I was fifteen coming up sixteen when Casanova was shown in 1971 and I think I saw most, if not all, the episodes.  Its subject and nudity predictably offended Mary Whitehouse and my recollection is that the serial got a lukewarm reception from television critics.  It’s acquired a higher status in retrospect and in the context of the Potter oeuvre as a whole:  W Stephen Gilbert, in Fight and Kick and Bite, his 1996 biography of Potter, judges it ‘a pivotal piece’ and its protagonist ‘unique among [Potter’s] driven characters in not being racked by guilt’.   Potter was first drawn to Giacomo Casanova as the subject of a television drama when book-reviewing for the Times and asked to review the first volume of a new translation of Casanova’s memoirs.  Potter’s psoriatic arthropathy had been getting worse for several years and he clearly sympathised with Casanova’s plight – locked up by the Tribune in ‘the Leads’ (‘i piombi’) of the jail in the Doge’s Palace and not knowing how long he’ll have to stay there.   W Stephen Gilbert notes that Potter, when he began to write Casanova, was ‘more imprisoned than ever by his illness in his Ross-on-Wye fastness’.  Kept under lock and key and, years later, when his health is failing, Casanova finds salvation in reading and writing.  In one episode, his body has developed lesions that require gruesome and painful treatment:  this obviously links to Potter’s condition and anticipates the main character’s illness and treatment in The Singing Detective.

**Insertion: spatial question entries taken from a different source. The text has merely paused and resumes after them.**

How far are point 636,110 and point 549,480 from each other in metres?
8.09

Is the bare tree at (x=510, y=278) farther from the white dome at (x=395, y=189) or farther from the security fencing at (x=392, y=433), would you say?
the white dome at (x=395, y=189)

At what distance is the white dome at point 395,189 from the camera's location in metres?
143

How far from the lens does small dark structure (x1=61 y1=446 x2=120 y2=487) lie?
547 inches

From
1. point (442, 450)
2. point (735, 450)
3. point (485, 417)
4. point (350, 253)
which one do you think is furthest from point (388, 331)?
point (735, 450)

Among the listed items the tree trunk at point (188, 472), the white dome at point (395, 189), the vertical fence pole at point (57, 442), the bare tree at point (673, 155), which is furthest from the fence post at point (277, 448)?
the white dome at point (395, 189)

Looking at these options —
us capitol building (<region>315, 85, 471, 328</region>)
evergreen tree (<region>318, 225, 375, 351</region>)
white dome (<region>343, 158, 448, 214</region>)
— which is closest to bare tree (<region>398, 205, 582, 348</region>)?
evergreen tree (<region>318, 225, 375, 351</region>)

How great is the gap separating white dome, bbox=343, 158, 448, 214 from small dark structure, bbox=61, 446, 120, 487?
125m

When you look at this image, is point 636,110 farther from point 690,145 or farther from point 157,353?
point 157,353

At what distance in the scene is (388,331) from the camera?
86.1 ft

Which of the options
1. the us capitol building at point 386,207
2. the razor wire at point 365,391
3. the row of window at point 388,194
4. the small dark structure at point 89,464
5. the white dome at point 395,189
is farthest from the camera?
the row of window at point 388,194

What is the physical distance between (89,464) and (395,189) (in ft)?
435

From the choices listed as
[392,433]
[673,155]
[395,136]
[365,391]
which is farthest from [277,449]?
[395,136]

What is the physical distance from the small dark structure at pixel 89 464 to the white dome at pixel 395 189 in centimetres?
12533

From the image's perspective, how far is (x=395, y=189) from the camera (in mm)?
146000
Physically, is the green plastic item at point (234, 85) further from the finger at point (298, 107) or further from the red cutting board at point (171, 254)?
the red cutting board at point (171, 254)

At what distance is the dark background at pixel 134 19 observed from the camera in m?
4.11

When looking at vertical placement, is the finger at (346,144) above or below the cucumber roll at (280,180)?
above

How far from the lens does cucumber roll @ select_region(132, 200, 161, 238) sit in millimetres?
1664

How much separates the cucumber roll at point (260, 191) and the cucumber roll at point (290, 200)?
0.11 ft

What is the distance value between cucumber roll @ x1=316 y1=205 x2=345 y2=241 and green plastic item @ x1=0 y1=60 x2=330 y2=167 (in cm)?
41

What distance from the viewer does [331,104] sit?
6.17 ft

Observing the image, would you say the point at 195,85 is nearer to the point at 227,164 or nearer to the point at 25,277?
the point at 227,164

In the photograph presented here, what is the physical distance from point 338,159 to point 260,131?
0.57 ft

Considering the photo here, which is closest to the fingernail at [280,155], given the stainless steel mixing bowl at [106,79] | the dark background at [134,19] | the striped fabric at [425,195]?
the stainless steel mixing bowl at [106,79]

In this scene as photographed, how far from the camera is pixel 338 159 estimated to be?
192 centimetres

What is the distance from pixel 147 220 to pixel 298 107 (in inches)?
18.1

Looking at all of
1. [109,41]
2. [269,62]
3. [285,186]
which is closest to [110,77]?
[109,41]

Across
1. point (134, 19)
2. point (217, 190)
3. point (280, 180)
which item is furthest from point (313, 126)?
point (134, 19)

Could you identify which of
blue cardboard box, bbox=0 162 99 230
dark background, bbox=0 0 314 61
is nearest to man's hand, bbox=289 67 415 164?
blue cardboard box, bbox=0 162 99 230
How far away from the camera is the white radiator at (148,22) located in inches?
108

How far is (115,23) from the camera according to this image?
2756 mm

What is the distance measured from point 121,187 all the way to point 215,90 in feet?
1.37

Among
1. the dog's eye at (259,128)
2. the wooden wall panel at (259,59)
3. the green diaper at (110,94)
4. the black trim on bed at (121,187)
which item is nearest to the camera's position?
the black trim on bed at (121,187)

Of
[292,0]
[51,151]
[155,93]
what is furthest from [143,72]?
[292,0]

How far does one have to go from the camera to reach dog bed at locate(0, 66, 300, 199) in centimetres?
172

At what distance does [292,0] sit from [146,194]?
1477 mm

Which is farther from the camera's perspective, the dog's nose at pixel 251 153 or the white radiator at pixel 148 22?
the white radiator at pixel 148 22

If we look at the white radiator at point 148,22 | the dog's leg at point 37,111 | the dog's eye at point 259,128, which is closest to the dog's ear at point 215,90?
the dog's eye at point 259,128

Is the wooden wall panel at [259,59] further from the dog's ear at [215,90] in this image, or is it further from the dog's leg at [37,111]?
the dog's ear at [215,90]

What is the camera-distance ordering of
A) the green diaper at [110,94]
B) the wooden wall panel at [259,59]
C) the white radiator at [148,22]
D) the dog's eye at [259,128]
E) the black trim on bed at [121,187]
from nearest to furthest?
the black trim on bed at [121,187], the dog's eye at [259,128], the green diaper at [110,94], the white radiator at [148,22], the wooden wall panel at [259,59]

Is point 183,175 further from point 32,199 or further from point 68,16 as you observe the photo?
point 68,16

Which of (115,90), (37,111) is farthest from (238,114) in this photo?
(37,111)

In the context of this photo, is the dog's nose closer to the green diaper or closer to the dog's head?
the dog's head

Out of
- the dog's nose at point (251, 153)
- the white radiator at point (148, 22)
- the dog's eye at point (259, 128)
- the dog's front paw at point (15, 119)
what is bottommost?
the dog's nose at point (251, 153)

BFI sensibly included two intervals – the first of twenty minutes after episode two, the second of forty minutes after episode four.  So the whole show ended six hours and five minutes after it began.  It may seem no more than an obvious reaction to such a marathon to say that Potter takes his time telling Casanova’s story.  But I do think the total length of Casanova is out of proportion to its limited plot and themes, even though the piece is chronologically quite complex.  The six episodes include two that alternate between Casanova’s incarceration and his former life, and four that move between the prison cell and his life after prison.   The highlight montages, which accrue new images as the story progresses, are a feature of every episode.  (The success of all kinds of regular television programmes, then and now, depends considerably on repetition.  Casanova may have been a nearly unprecedentedly ambitious television drama but the montages come to seem increasingly like the routines expected by the audience of a weekly TV comedy or variety show.)  In the parts of the story describing Casanova’s post-jail experiences, we soon discover that the ‘impious libertine’ isn’t chastened by his punishment.  He’s all the more committed to sensual pleasure, anxious not to waste a moment of the time that he has left to experience it.  Once the viewer knows this, it increases the pressure on the prison scenes to be compelling per se and, from midway through, these sequences tread water.  ‘I resolve to escape’ becomes close to a mantra in the last episode and a half:  it feels wrong that one’s main interest by this stage is in how Casanova will escape from his physical prison.  Of greater interest is his desire to escape from himself – his appetites – but this is usually asserted in monologue rather than dramatised.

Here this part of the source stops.